Interspeech'2005 - Eurospeech

Lisbon, Portugal
September 4-8, 2005

Multiword Expressions in Spontaneous Speech: Do We Really Speak Like That?

Helmer Strik, Diana Binnenpoorte, Catia Cucchiarini

Radboud Universiteit Nijmegen, The Netherlands

In this study, we examined the pronunciation characteristics of multiword expressions (MWEs). We first drew up an inventory of frequently occurring N-grams extracted from orthographic transcriptions of spontaneous speech contained in a large corpus of spoken Dutch. For about 10% of these N-grams phonetic transcriptions were available, which were examined.
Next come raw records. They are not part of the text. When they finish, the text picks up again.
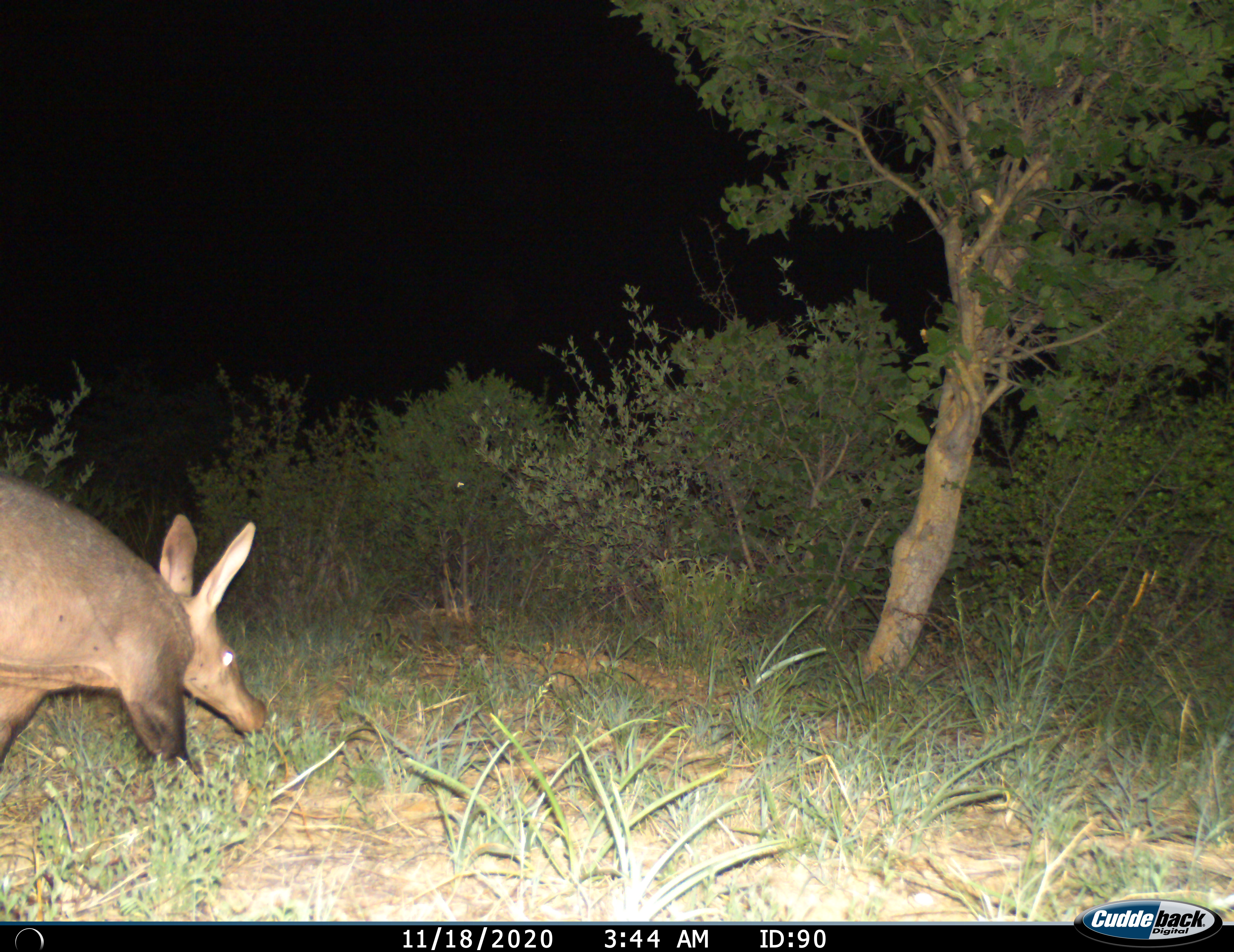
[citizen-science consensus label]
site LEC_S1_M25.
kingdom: Animalia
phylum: Chordata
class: Mammalia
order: Tubulidentata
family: Orycteropodidae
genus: Orycteropus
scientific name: Orycteropus afer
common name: aardvark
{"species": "aardvark (Orycteropus afer)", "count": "1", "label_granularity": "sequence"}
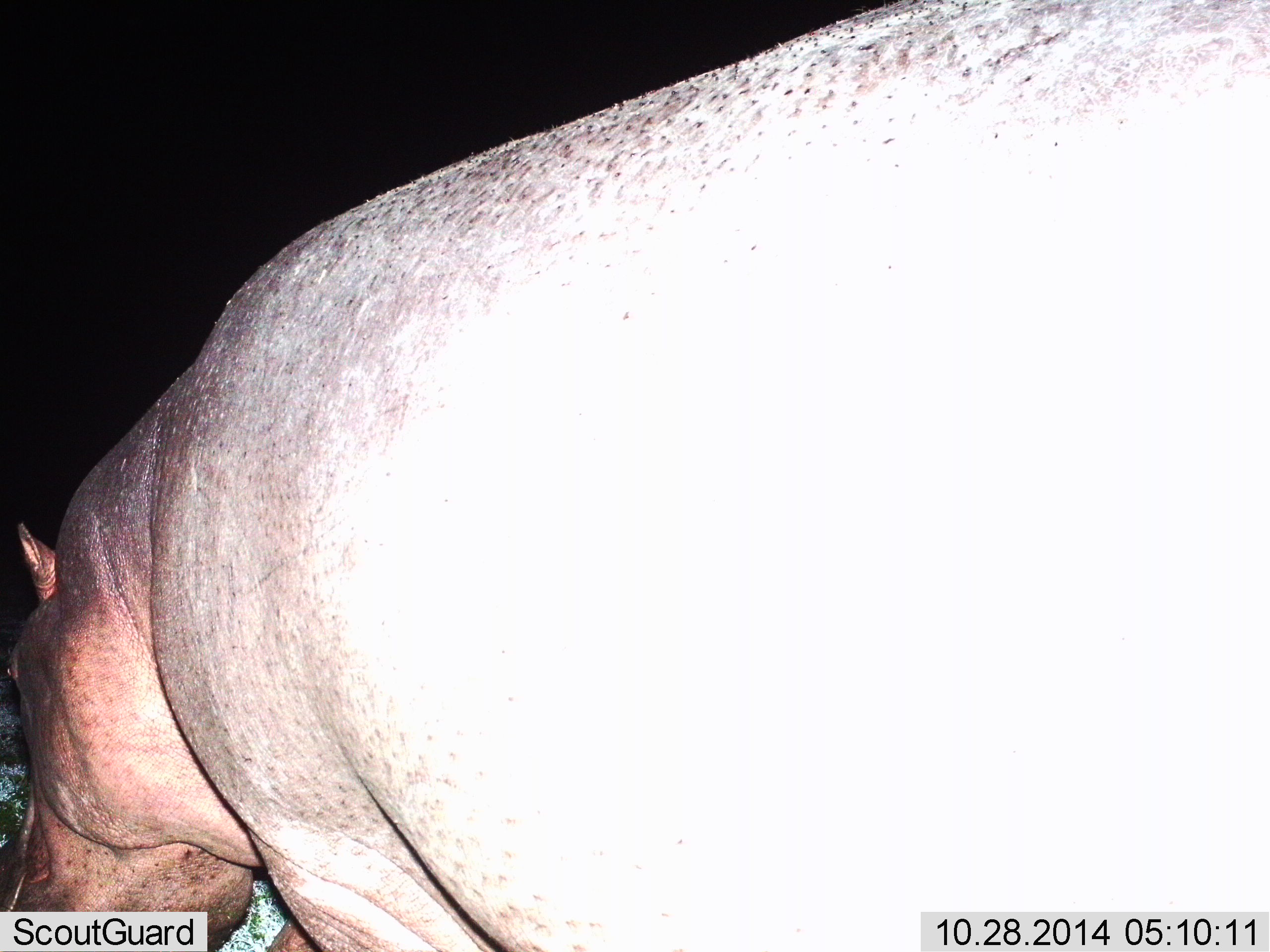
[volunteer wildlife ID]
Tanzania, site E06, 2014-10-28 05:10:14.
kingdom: Animalia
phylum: Chordata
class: Mammalia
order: Artiodactyla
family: Hippopotamidae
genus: Hippopotamus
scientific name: Hippopotamus amphibius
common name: hippopotamus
Hippopotamus (Hippopotamus amphibius), count 1. Behavior (volunteer vote fractions): standing 70%, resting 0%, moving 20%, interacting 0%. Young present (vote fraction): 0%. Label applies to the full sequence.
Our results show that the pronunciation of these N-grams differed to a large extent from the canonical form. In order to determine whether this is a general characteristic of spontaneous speech or rather the effect of the specific status of these N-grams, we analyzed the pronunciations of the individual words composing the N-grams in two context conditions: 1) in the N-gram context and 2) in any other context. We found that words in N-grams do indeed have peculiar pronunciation patterns. This seems to suggest that these N-grams may be considered as MWEs that should therefore be treated as lexical entries with their own specific pronunciation variants in the pronunciation lexicons used for e.g. automatic speech recognition (ASR) and automatic phonetic transcription (APT).